Шантеклер принялся разбрызгивать крыльями грязь и яростно плеваться, будто во рту у него желчь разлилась.

— Я не просил этого, — кричал он. — Ты, Создатель, — Ты дал мне тело и вложил в него душу, но ты никогда не обращался ко мне! Спустись с небес и скажи мне почему? Среди этих кур я могу быть только предводителем, командиром, всегда правым и никогда не ошибающимся. Допускаешь ли Ты, что я способен повесить голову и рыдать, будто этот будкоголовый Пес, которого ты мне послал? Конечно же, нет! О, Тебе это хорошо известно. Куры бы головы потеряли, и мир их обрушился бы. Допускаешь ли Ты, что я могу выплеснуть наружу мой испуг? Даже Ты не испытываешь подобного одиночества — Ты, Который никогда не боится. Допускаешь ли Ты, что я могу ответить любовью на «да, господин»? Думаешь ли, что я способен затаить в себе это «ради тебя, господин» и называть это любовью? Конечно же, нет! Конечно же, нет! О, Тебе известно, что есть на самом деле всемогущее благо. Я мог бы уставить мой насест горшками и кастрюлями и оставаться все таким же счастливым. Горшки и кастрюли способны лишь звякать, но все эти слащавые приличия моих жеманных кур — не более чем цыплячий писк! Пусть Всемогущий Создатель,— ревел Шантеклер в небеса,— пусть Всемогущий Создатель сам спустится сюда и встанет предо мною и объяснит, зачем он сделал петухов одинокими! А, оставим это, — проворчал он, внезапно утомленный своей молитвой. — Вышагивай себе в своем горнем где-то.

Петух-Повелитель зарылся поглубже в свою кучу грязи. Его перья подернулись испариной, а маленький глаз мрачно поглядывал на слякотный мир.

— И то, и другое, — и третье,— бормотал он себе под нос безо всякого смысла.— И то, и другое, и третье. То, и другое, и третье. Ха!

Затем он осознал, что вместе с ним в этом безбрежном мире пребывает еще одна маленькая фигурка.

— Выдуй это из своего носа! — предложил он Мыши, ковыляющей через поле; но она лишь смотрела на него и ничего ниоткуда не собиралась выдувать.
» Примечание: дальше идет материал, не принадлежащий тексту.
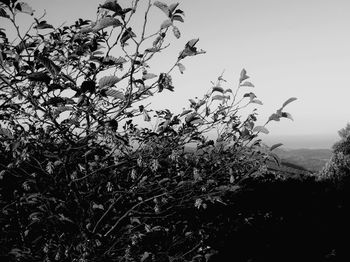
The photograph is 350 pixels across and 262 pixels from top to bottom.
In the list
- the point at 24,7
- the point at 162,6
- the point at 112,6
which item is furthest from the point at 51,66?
the point at 162,6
Глава восьмая. Крошка Вдовушка Мышка по мере сил дает о себе знать, после чего Шантеклер находит сокровище

Шантеклер отвел глаз от Мышки и стал ждать, дабы выяснить, куда она направляется. Но не дождался. Она стояла на месте и смотрела на него.

Какое-то время Шантеклер разглядывал свинцово-серое небо. Затем он пошарил по краям кучи из грязи, на которой возлежал, и принялся ерзать по ней задом, устраивая себе местечко поудобней. Когда дело было сделано, он вновь кинул взгляд на Мышку и тут же отвел его в сторону. Она была по-прежнему там, уставившись на него, уставившись прямо ему в глаза.

Скривив клюв, Шантеклер насвистел некий мотивчик. Это означало, что до него стало доходить, как неуютно чувствует он себя под этим женским взглядом. Действительно, было в этом явное неудобство — сидеть под дождем на куче грязи прямо посреди широкого, пустого поля и терпеть столь мелкого, но пристального наблюдателя.